È quasi ridicolo chiedere «Perché meditare?»
“Non esiste un sé (soggetto) separato che possa fare o non fare cosa alcuna in merito a questo problema [delle questioni e domande che nascono dalla nostra realtà illusoria]. Così può apparire evidente che se non c’è un io soggettivato ad essere perplesso, la corrente dell’esperienza può semplicemente fluire da se stessa, senza ostacoli.
Da questa consapevolezza il verso:
Le montagne blu sono da se stesse montagne blu.
Le bianche nubi sono da se stesse bianche nubi.
Questo fluire ininterrotto è il Tao, la via o il corso della natura […] – un fluire della vita non forzato e non bloccato: spontaneo. […]
Di regola, i mistici e i guru che non stanno più cercando nessun attingimento, continuano a praticare quelle che sembrano essere pratiche formali di meditazione. I vari Buddha e Bodhisattva sono in genere raffigurati nella posizione di meditare in padmasana (la posizione del loto) come un novizio qualsiasi […]. È quasi ridicolo chiedere: «Perché meditare?», come se uno (meditando) deviasse dal proprio cammino per fare qualche cosa di bizzarro […]. Perché guardare le stelle o guardare le nubi? Perché veleggiare senza destinazione? Nulla è veramente spiegato dalla sua causa o dalla sua motivazione, perché noi troviamo solo cause dopo cause, finché non possiamo più inseguirle.
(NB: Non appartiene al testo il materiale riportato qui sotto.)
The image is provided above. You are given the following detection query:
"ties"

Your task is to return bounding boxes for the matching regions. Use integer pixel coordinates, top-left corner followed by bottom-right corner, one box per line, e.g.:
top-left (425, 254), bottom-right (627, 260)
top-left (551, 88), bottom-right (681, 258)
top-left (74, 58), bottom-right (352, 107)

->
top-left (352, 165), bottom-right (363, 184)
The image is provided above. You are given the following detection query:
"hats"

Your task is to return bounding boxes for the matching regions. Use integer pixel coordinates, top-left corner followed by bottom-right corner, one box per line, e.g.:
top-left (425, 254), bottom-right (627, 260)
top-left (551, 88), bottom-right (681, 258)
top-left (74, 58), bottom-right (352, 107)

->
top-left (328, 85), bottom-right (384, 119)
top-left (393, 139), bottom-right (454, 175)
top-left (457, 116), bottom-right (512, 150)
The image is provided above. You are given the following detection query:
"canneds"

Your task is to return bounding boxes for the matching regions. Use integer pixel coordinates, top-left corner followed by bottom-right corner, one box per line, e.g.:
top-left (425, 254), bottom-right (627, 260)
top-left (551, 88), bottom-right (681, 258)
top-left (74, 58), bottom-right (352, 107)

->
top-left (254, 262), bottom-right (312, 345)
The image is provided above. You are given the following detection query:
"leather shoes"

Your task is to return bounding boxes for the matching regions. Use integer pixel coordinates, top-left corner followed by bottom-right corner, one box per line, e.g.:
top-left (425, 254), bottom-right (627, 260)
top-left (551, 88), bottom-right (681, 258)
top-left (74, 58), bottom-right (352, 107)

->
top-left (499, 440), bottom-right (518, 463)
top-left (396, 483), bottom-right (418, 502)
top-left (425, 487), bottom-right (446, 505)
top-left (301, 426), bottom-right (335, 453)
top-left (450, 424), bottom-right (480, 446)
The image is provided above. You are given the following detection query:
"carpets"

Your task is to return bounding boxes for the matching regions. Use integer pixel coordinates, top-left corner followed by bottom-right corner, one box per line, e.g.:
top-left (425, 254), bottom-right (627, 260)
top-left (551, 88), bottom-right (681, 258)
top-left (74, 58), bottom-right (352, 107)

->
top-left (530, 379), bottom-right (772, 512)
È come un bambino che chieda: «Perché?! Perché?! Perché?! …» finché suo padre, come un maestro Zen, non gli dica: «Taci!, succhia il tuo lecca-lecca».
Così la contemplazione [cioè la meditazione], in quanto «esercizio» particolare fatto in modo formale, è semplicemente il godimento rituale di quella basilare consapevolezza di ciò che sta accadendo ora, e che continua sempre di momento in momento. […] Il bene della contemplazione è la contemplazione stessa, non un qualche risultato futuro che da essa possa derivare”.
Tratto da: “L’arte della contemplazione”, di Alan W. Watts.